Some try to conduct policy meetings just to retain the muscle memory and focus, but, said another department employee, “in the last couple months, it’s been a lot more sitting around and going home earlier than usual.” Some wander around the streets of Foggy Bottom, going for long, aimless lunches. “I’m used to going to three or four interagency policy meetings a week,” the employee added, referring to the meetings in which policy is developed in coordination with other government departments. “I’ve had exactly one of those meetings in the last five weeks.” Even the torrent of inter-department email has slowed to a trickle. The State Department staffer told me that where she once used to get two hundred emails a day, it’s down to two dozen now. “Not since I began at the department a decade ago has it been so quiet,” she said. “Colleagues tell me it’s the same for them.”

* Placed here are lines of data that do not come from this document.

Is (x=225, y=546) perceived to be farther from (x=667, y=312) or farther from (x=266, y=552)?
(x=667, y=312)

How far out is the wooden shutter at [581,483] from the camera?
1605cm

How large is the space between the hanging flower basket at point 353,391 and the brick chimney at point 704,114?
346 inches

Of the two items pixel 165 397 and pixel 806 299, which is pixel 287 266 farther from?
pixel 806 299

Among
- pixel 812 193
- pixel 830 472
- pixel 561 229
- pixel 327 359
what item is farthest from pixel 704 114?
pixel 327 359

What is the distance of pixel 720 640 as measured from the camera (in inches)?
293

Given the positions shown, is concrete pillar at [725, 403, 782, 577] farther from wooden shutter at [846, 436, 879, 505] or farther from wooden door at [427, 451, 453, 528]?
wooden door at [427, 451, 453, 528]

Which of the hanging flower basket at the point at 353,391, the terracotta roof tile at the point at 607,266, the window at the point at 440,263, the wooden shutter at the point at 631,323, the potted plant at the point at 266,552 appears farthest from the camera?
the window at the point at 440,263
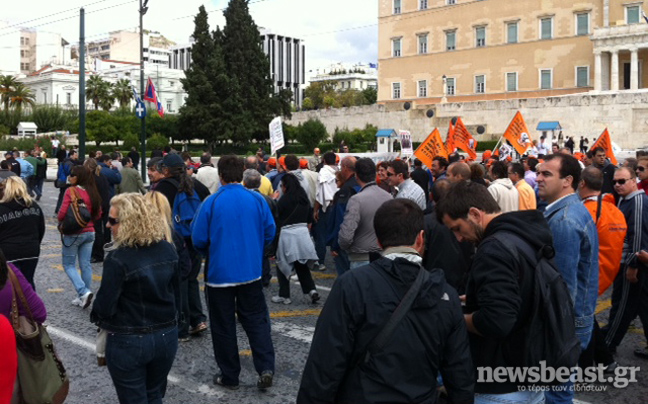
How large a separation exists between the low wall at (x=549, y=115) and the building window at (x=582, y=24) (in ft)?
28.2

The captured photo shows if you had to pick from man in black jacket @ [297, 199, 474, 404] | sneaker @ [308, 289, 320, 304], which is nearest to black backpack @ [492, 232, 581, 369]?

A lot of this, the employee said, is because there is now a “much smaller decision circle.” And many State staffers are surprised to find themselves on the outside. “They really want to blow this place up,” said the mid-level State Department officer. “I don’t think this administration thinks the State Department needs to exist. They think Jared [Kushner, Trump’s son-in-law] can do everything. It’s reminiscent of the developing countries where I’ve served. The family rules everything, and the Ministry of Foreign Affairs knows nothing.”
That sounds like Trump. It's all he knows and all he thinks he needs to know.

Rex Tillerson, on the other hand, has run one of the biggest corporations in the world. That's not exactly like running the United States State department but it's a closer than anything Trump has ever done.  It's hard to believe he would sign on to this. But then maybe he's just looking out for the oil and gas industry as he always has and the rest is superfluous to him too.

This continues to be an emergency but we're all still in so much shock we can't move. It's not getting better, people. It's getting worse.